The fascinating story of American masculinity continues to unfold. In his new memoir, "Big Little Man: In Search of My Asian Self," Pulitzer Prize-winning journalist Alex Tizon takes readers on a highly readable journey by mapping the particulars of Asian-American masculinity. He shares personal stories of growing up as a Filipino-American immigrant and his wide-ranging quest to educate himself out of shame (at his country of origin, his face, his color, his height) and into something better, unmapped and emerging.

Within chapters with names such as "Land of the Giants," "Orientals," "Seeking Hot Asian Babes" and "Wen Wu," Tizon covers an impressive amount of ground, touching on many important trends and ideas that have influenced the identity and social status of millions of Asian-American men, and, of course, women.

In the chapter "Orientals," Tizon is 12 years old and living in the Bronx in the '70s (and by the time he is a senior in high school, his immigrant family of eight will have "U-Hauled it coast to coast twice," with Alex having attended eight schools) and tells a story of a tense, potentially life-threatening encounter with another kid in his neighborhood. He writes that "later that night the encounter came back to me, swirling in the brew of my thoughts and keeping me awake. What most agitated me was not the belligerence or the gun in my face but the fact he'd called me Chinese. … I loathed the idea of being indiscriminately lumped in with all the other short, skinny, black-haired people of the world. It was another form of disappearance." This motif of disappearance is an important one, which Tizon traces convincingly through the memoir. It is especially moving as it relates to his father — his struggles to support his family and fulfill his role as a man.
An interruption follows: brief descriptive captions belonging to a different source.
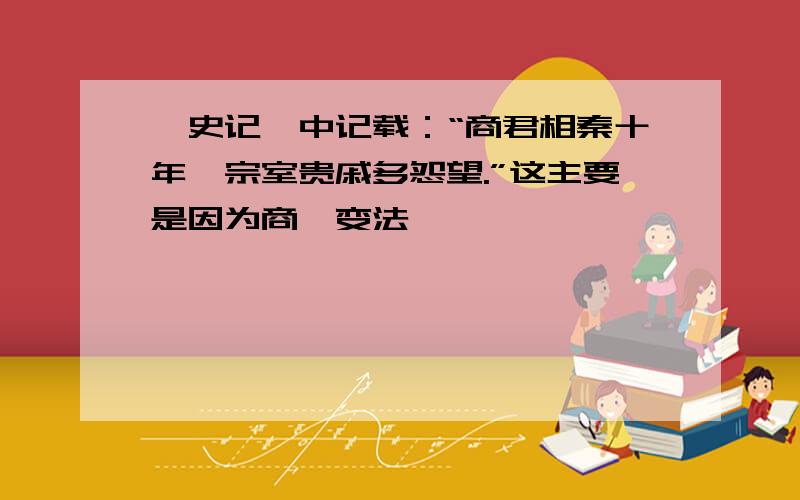 《史记》中记载：“商君相秦十年,宗室贵戚多怨望.”这主要是因为商鞅变法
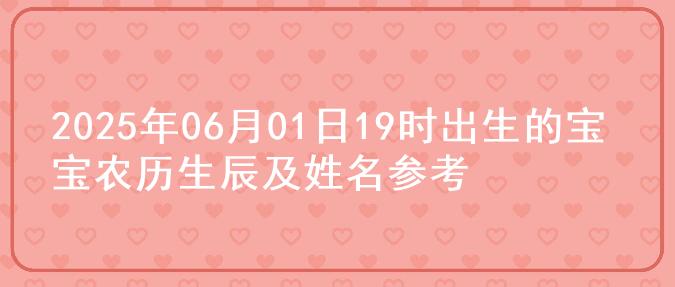 2025年06月01日19时出生的宝宝农历生辰及姓名参考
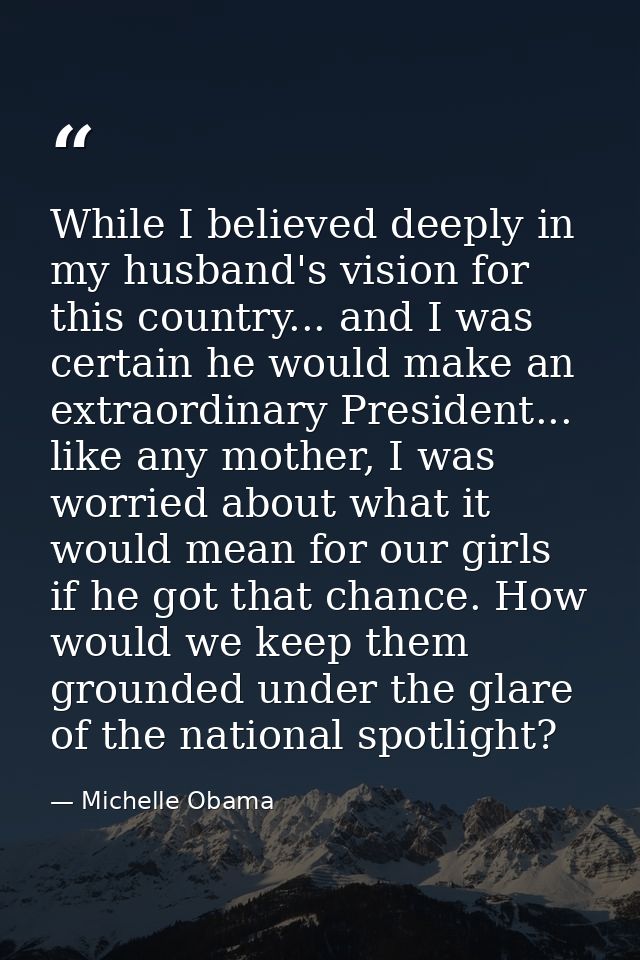 While I believed deeply in my husband's vision for this country... and I was certain he would make an extraordinary Pres — Michelle Obama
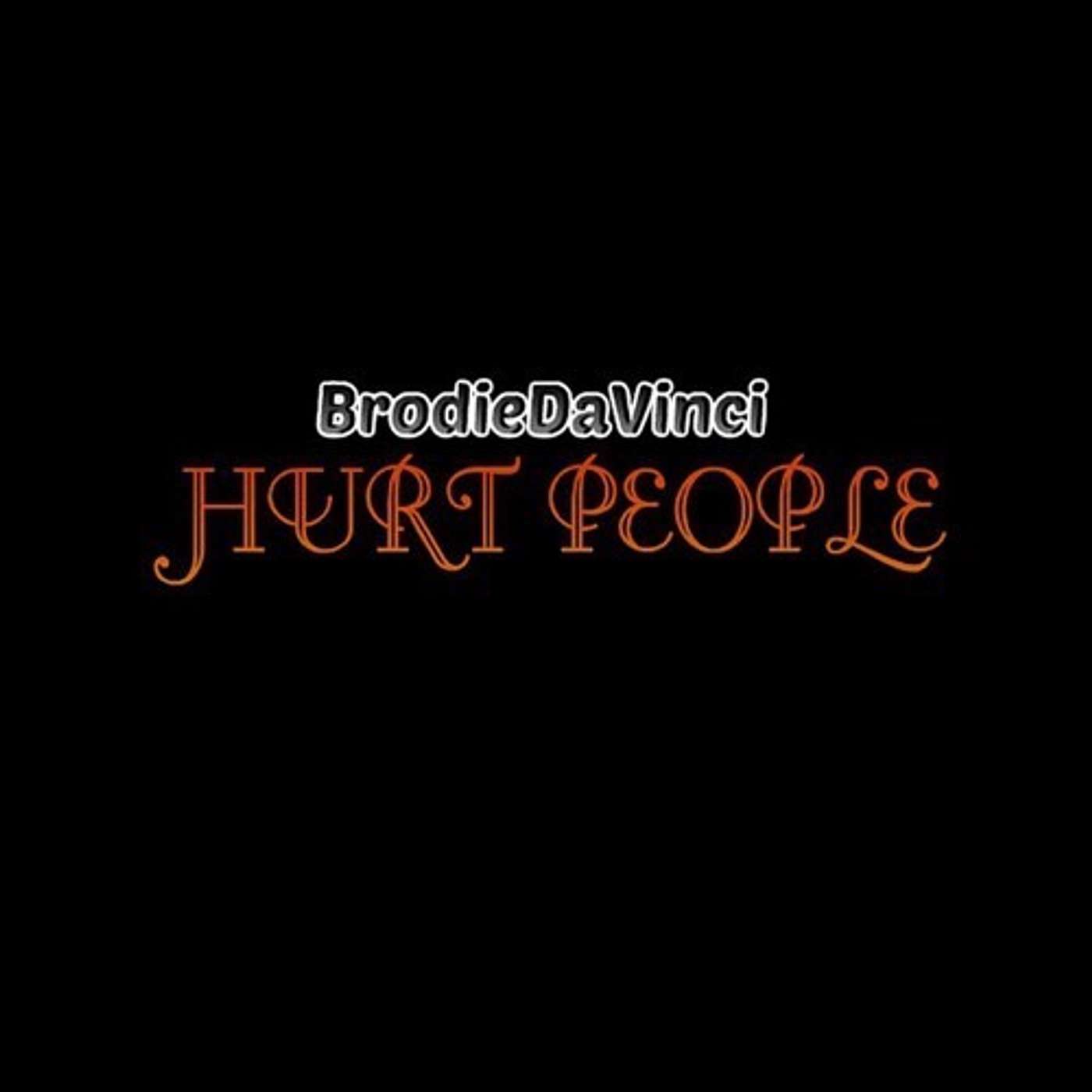 Hurt People - BrodieDaVinci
Tizon takes us to the Philippines, to where Magellan declared "holy war" on the inhabitants of Mactan; to inside his family's first American house, where it could not have been easy to expose to readers his "parents' adulation of all things white and Western and their open derision of all things brown or native or Asian"; to recent statistics on interracial dating and marriage patterns, and beyond to identify shifting points in the matrix of Asian-American identity.

As a national correspondent for the Los Angeles Times and elsewhere, Tizon honed his investigative skills and his shaping of narratives about immigration, race and community, but as he writes in the Author's Notes, "the book is more a series of reflections. The intent was to chronicle a mostly interior journey while staying true to external events." This personal narrative of self-education and growth will engage any reader captivated by the sources of American, and Asian-American, manhood — its multitude of inheritances and prospects.

Sun Yung Shin is a poet and writer in Minneapolis.